EUR inflation watch: Another couple of months of EASY disinflation on the cards
Written by Andreas Steno

It’s time for the monthly preliminary inflation numbers from Europe again and we are yet to fear a YoY re-acceleration in European numbers. Base effects are massive over the course of September and October, but there are signs of a cyclical pick-up in EUR-flation from late Q4 and onwards as well.

Conclusions up front:
- Energy-inflation will bottom in November in Europe and goods inflation will likely follow
- Services inflation will likely start to look very weak already this month, leaving a surprise in EUR-flation likely. We see material risks on the low side of the 0.5% MoM consensus.
- The probability of the ECB getting back to target is much higher than the Fed
- The EUR will remain in trouble due to energy, while EUR bonds do not offer a decent risk/reward yet. Pay Mar-24 versus Receiving Mar-25 or be short EUR.

Let’s have a look at the details.

Another couple of months of easy disinflation
European inflation is still broad-based outside of electricity and heating. Transportation services, recreation, culture and Restaurants & Hotels have remained hot over the summer (also in YoY terms) and the big test for the inflation momentum is now whether the discretionary spending and services inflation will wane at the same time over the course of the autumn. We certainly lean that way given the weakness seen in Europe.

Chart 1: European inflation heat-map (in YoY terms)



European dis-inflation will happen automatically in year-over-year terms through September and October as the monthly increases in the Euro-area wide HICP estimate printed at 1.2% and 1.5%, respectively in September and October last year.

With a couple of soft prints, we may get very close to or even below the annual target inflation by November as a consequence.

The seasonality (remember that HICP series are not adjusted for seasonality) is typically not as benign as in October 0.3% as usually on the month due to seasonals.

Chart 2: Seasonality a positive factor for inflation in Oct



We will get close to the target by November, but then base effects will likely send annual inflation higher for a few months.

····················

Set tasks —
1) What monthly increases did the Euro-area HICP estimate show in September and October of last year, according to the inflation commentary?
2) Reproduce the inflation commentary word for word from "With a couple" up to and including "due to seasonals.".
The records that come next are from a separate, unrelated source.

····················

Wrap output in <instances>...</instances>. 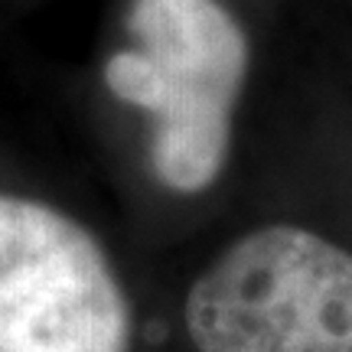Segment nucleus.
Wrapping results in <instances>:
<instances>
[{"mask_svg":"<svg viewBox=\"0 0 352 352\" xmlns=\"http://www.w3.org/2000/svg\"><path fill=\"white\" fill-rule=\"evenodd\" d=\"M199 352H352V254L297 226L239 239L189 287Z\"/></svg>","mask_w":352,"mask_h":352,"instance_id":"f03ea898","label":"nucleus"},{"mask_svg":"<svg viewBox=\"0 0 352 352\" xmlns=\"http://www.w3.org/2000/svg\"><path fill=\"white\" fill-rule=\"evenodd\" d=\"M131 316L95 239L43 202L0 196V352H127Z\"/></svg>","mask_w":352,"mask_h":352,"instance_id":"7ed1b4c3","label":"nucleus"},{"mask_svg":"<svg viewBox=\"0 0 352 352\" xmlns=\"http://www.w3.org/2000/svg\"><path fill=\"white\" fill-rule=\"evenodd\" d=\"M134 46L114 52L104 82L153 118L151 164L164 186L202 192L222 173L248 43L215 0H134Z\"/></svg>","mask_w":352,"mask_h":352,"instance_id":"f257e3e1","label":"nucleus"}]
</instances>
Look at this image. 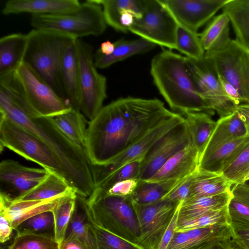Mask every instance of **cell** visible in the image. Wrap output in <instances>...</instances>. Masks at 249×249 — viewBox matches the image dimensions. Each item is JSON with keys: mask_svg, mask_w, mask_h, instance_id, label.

····················

Expected responses —
1) 1.2% in September and 1.5% in October.

2)
With a couple of soft prints, we may get very close to or even below the annual target inflation by November as a consequence.

The seasonality (remember that HICP series are not adjusted for seasonality) is typically not as benign as in October 0.3% as usually on the month due to seasonals.